··· PASSAGE PROVIDED ···
Denial Management is Just What the Doctor Ordered

by Carl Mays II

Twenty Percent. This is how much of your practice or facility’s collections you are allowing payers to keep if you are not properly tracking and pursuing medical billing denials. This is a lot of money during the best of times, but particularly during tough economic times. Your practice needs an effective Revenue Cycle Denial Management system if you want to recapture this lost income.

Revenue Cycle Denial Management has become a universal and often abused term in medical billing. Some individuals use the term to describe a means of addressing claims denied for medical necessity. Others use the term to describe how some information is tracked for a specific payer, set of procedures or a place of service. Still others try to use it to describe what they do daily in the physician’s office.

To find out if your billing department or a current billing company is deploying a Revenue Cycle Denial Management System on your behalf ask them: (1) What is their Revenue Cycle Denial Management strategy; (2) What process do they use to methodically measure it and (3) what are the quantifiable results of it. If you do not receive rapid, concise answers with clear metrics then there is not a proper denial management system in place for your medical billing.

Few billing departments appreciate the value a good Revenue Cycle Denial Management system can bring to a medical practice or facility. A robust Revenue Cycle Denial Management system provides methodical management data for the billing process; the data are then used to (a) increase and (b) accelerate cash flow.

Fixing core denial problems and increasing collections requires keeping track of, understanding the magnitude of, and reporting on every claim that is denied by a payer. Tracking all denial across all payers is critical. The proper denial management system provides the data required to stop the root cause of problems and significantly increase the rate of first claim submission acceptance. If your practice is not measuring this level of detail then money, significant money, is being lost in the flood of denied claims pouring into your practice.
···
### [TASK LIST]
1. List the questions that the denial management article recommends asking a billing department or billing company.
2. According to the denial management article, what share of collections do payers keep when medical billing denials are not properly tracked and pursued?
3. Pick up the denial management article after its final sentence and continue it in the same formal voice.
The data that follow are separate material, unrelated to the denial management article.
··· RECORDS SUPPLIED ···
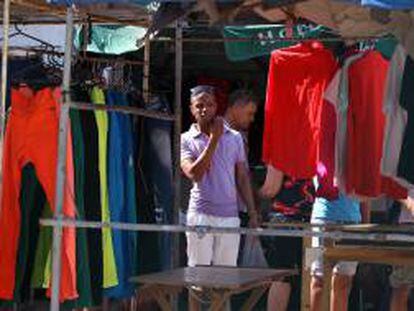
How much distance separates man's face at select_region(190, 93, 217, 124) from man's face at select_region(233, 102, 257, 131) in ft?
1.95

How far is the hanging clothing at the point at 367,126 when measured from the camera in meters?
5.87

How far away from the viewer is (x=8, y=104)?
6090 mm

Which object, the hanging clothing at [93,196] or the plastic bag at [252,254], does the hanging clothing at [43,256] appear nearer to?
the hanging clothing at [93,196]

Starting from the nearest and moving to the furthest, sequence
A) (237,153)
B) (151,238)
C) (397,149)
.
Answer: (397,149) → (151,238) → (237,153)

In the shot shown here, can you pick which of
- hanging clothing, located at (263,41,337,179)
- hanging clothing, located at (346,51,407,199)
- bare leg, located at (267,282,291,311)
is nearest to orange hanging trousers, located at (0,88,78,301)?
hanging clothing, located at (263,41,337,179)

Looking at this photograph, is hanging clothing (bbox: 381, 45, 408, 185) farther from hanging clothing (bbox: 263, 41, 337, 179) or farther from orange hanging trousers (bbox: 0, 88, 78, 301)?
orange hanging trousers (bbox: 0, 88, 78, 301)

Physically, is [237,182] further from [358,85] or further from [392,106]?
[392,106]

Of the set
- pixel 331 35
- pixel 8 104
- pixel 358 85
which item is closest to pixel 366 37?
pixel 358 85

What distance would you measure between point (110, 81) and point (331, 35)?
1505mm

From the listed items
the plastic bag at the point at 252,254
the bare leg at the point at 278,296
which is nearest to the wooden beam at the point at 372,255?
the plastic bag at the point at 252,254

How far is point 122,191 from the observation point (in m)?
6.11

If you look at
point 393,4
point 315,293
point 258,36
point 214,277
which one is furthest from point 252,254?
point 393,4

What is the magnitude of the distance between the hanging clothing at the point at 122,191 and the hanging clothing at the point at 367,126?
1351mm

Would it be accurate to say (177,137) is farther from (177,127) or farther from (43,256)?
(43,256)
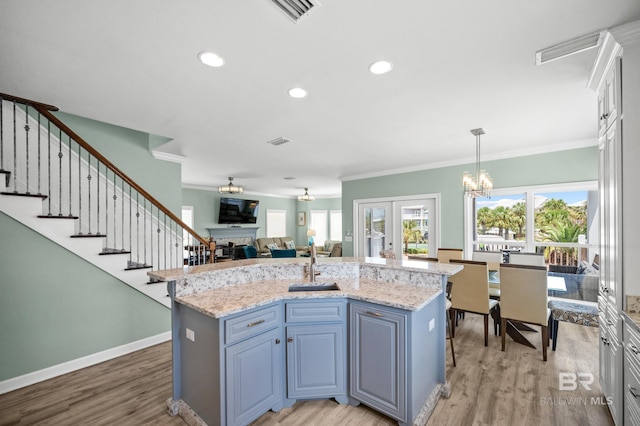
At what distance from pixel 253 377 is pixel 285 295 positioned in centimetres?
60

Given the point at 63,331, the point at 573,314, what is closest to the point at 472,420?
the point at 573,314

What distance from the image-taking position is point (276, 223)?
36.8ft

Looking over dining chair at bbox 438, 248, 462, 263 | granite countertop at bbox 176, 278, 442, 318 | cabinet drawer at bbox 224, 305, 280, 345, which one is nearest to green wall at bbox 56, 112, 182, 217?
granite countertop at bbox 176, 278, 442, 318

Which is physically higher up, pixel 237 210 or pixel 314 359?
pixel 237 210

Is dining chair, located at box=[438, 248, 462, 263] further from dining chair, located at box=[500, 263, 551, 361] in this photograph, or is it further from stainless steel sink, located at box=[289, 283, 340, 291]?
stainless steel sink, located at box=[289, 283, 340, 291]

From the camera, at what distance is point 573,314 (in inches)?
139

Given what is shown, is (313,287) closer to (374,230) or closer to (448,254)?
(448,254)

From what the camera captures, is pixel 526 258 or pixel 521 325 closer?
pixel 521 325

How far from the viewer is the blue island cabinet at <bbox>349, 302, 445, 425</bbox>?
6.46 ft

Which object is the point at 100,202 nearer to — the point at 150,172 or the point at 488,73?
the point at 150,172

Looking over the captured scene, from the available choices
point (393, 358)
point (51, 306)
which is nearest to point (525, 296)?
point (393, 358)

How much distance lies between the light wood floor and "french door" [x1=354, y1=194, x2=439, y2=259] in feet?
9.01

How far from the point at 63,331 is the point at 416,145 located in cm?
485

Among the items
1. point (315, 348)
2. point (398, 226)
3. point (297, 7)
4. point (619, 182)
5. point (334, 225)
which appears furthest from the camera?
point (334, 225)
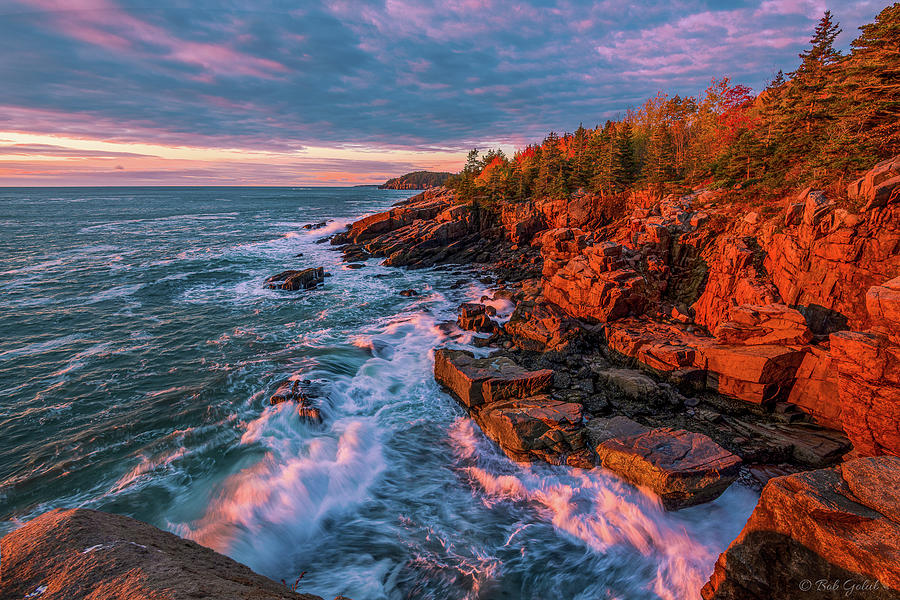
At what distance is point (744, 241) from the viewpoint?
21000mm

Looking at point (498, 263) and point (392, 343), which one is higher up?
point (498, 263)

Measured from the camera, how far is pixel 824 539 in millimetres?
6469

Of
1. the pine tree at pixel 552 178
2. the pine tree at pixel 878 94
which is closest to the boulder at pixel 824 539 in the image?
the pine tree at pixel 878 94

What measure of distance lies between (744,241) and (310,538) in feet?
88.0

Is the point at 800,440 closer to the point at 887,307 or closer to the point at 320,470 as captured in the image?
the point at 887,307

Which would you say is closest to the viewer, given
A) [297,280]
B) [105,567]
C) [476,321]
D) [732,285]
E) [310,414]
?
[105,567]

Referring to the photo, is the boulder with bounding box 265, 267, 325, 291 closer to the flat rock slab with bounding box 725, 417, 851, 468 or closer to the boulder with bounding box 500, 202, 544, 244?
the boulder with bounding box 500, 202, 544, 244

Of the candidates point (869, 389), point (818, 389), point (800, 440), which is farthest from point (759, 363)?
point (869, 389)

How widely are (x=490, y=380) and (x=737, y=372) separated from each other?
10849 millimetres

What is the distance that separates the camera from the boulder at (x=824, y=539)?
5.98 meters

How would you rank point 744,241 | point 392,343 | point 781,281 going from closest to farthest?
point 781,281 < point 744,241 < point 392,343

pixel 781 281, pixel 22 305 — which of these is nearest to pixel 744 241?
pixel 781 281

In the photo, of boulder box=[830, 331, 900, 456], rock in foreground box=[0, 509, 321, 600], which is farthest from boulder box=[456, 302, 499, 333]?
rock in foreground box=[0, 509, 321, 600]

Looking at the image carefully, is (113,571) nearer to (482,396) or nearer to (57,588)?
(57,588)
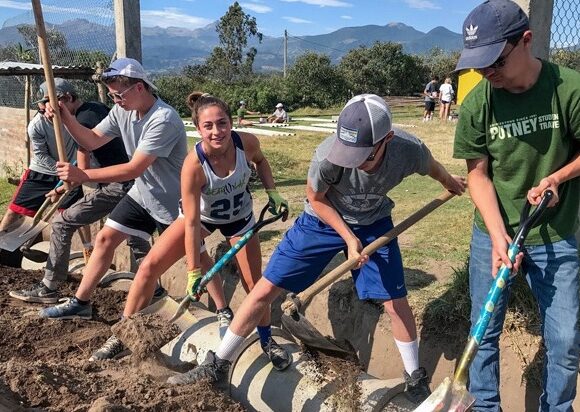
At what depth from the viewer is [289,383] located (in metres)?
3.28

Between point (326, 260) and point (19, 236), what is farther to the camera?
point (19, 236)

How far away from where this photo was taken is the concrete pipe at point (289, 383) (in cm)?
305

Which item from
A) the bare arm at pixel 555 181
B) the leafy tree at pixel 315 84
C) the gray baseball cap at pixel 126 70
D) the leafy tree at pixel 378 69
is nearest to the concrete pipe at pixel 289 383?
the bare arm at pixel 555 181

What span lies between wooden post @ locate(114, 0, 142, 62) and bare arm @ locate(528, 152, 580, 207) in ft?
17.3

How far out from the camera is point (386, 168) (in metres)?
3.02

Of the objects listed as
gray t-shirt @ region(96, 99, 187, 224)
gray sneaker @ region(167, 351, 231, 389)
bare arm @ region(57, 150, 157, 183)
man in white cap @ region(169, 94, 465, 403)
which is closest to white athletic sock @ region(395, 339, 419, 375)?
man in white cap @ region(169, 94, 465, 403)

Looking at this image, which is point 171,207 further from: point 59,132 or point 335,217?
point 335,217

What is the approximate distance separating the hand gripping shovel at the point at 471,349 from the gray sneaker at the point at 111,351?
2.24m

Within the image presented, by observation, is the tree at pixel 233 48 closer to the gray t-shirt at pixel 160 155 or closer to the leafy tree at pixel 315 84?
the leafy tree at pixel 315 84

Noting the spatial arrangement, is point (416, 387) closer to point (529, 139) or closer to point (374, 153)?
point (374, 153)

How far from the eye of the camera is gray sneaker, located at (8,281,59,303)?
16.5 ft

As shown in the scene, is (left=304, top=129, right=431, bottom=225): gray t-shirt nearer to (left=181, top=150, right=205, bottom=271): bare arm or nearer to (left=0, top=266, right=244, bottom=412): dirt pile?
(left=181, top=150, right=205, bottom=271): bare arm

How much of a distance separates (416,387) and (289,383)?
2.31ft

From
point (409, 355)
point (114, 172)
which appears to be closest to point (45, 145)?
point (114, 172)
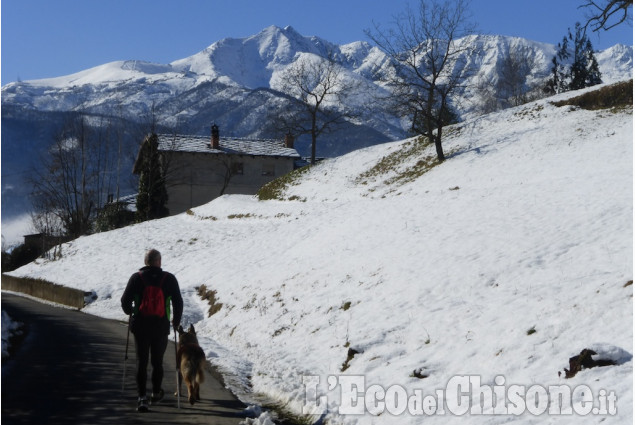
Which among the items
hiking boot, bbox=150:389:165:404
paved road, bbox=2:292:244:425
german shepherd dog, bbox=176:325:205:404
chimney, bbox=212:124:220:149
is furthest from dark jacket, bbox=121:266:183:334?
chimney, bbox=212:124:220:149

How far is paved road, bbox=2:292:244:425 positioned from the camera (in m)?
9.16

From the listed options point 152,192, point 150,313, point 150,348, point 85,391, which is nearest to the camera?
point 150,313

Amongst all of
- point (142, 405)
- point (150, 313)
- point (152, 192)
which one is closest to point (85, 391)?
point (142, 405)

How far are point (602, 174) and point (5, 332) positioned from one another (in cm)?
1807

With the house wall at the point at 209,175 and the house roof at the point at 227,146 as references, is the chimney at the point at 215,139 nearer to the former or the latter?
the house roof at the point at 227,146

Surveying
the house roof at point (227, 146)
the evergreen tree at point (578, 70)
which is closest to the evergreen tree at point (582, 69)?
the evergreen tree at point (578, 70)

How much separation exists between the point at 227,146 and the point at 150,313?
218 ft

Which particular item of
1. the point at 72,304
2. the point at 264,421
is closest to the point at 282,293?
the point at 264,421

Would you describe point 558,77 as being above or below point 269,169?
above

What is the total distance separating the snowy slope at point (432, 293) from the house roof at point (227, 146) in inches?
1577

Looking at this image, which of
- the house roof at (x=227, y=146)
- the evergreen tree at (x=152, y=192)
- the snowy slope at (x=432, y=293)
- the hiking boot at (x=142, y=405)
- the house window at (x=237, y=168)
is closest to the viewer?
the hiking boot at (x=142, y=405)

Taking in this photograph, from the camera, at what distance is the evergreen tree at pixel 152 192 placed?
66000 mm

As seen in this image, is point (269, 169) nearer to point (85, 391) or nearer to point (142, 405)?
point (85, 391)

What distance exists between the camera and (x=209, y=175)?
74.3 m
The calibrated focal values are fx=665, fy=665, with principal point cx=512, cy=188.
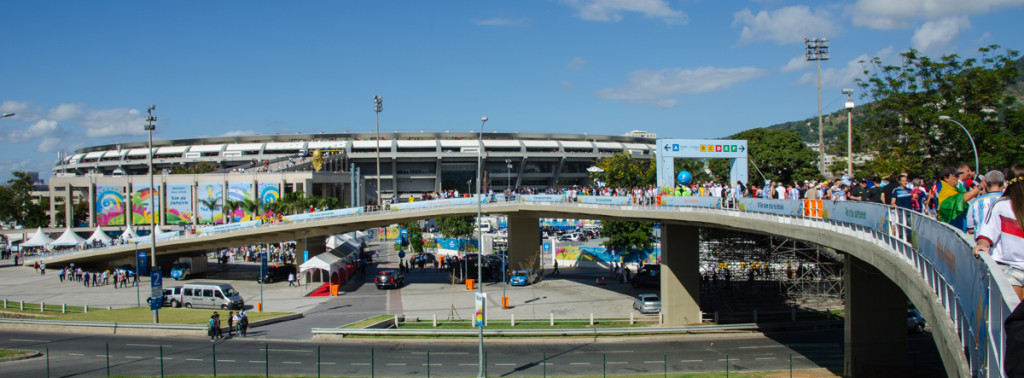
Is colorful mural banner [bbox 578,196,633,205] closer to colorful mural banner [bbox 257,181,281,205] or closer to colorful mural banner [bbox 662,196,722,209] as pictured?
colorful mural banner [bbox 662,196,722,209]

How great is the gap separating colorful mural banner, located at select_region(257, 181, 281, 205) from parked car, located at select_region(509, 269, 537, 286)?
39322 mm

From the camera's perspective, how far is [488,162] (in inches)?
4936

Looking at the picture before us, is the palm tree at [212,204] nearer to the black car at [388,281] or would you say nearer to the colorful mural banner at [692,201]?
the black car at [388,281]

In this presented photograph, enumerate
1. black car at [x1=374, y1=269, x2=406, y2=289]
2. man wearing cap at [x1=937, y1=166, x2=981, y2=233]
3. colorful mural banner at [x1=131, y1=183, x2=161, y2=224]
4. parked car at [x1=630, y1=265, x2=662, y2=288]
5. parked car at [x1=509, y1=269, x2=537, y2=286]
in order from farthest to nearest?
colorful mural banner at [x1=131, y1=183, x2=161, y2=224] < parked car at [x1=509, y1=269, x2=537, y2=286] < parked car at [x1=630, y1=265, x2=662, y2=288] < black car at [x1=374, y1=269, x2=406, y2=289] < man wearing cap at [x1=937, y1=166, x2=981, y2=233]

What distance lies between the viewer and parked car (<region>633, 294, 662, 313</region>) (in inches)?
1536

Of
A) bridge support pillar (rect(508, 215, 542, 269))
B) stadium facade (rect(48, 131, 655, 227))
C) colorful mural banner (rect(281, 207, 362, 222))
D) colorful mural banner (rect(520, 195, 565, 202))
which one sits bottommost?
bridge support pillar (rect(508, 215, 542, 269))

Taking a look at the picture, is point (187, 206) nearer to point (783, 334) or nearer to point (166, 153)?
point (166, 153)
···
### [ANSWER LIST]
1.
- What is their Revenue Cycle Denial Management strategy?
- What process do they use to methodically measure it?
- What are the quantifiable results of it?

2. Twenty percent.

3.
What is typically missing from troubled billing operations is the lack of the management-reporting expertise needed to extract the data in a concise and meaningful way coupled with a lack of methodical, measured billing process needed to correct mistakes. A comprehensive Revenue Cycle Denial Management system has two main purposes. The first purpose is to provide feedback on why claims are denying and how many claims are not being paid on the first submission to the respective payers. The second is to fix these issues. Effective Revenue Cycle Denial Management software databases must be designed to track, quantify, and report on all denials for all payers.

The standard denial management output should track by payer, the number of claims denied and the reason for the denials. This must be coupled with a dashboard reporting tool for quick visual management. With these reports the billing team can easily identify which payers are inappropriately denying claims; they can also compare these payers to their peers for proper trending and follow-up. This output allows the medical billing team to develop and refine payer specific rules to prevent future payer denials by insuring all claims are clean when they are submitted.

The in depth analysis described above also allows payers that are habitual violators of Clean Claim Rules to be identified and pursued. The data and analysis will allow many opportunities for process improvements and revenue enhancement for the practice.

A real Revenue Cycle Denial Management system gives you a way to optimize and accelerate cash flow. It also prevents your practice from falling victim to the games that insurance companies play with your reimbursements. An established and proven denial management system will improve your revenues between 5 and 20 percent.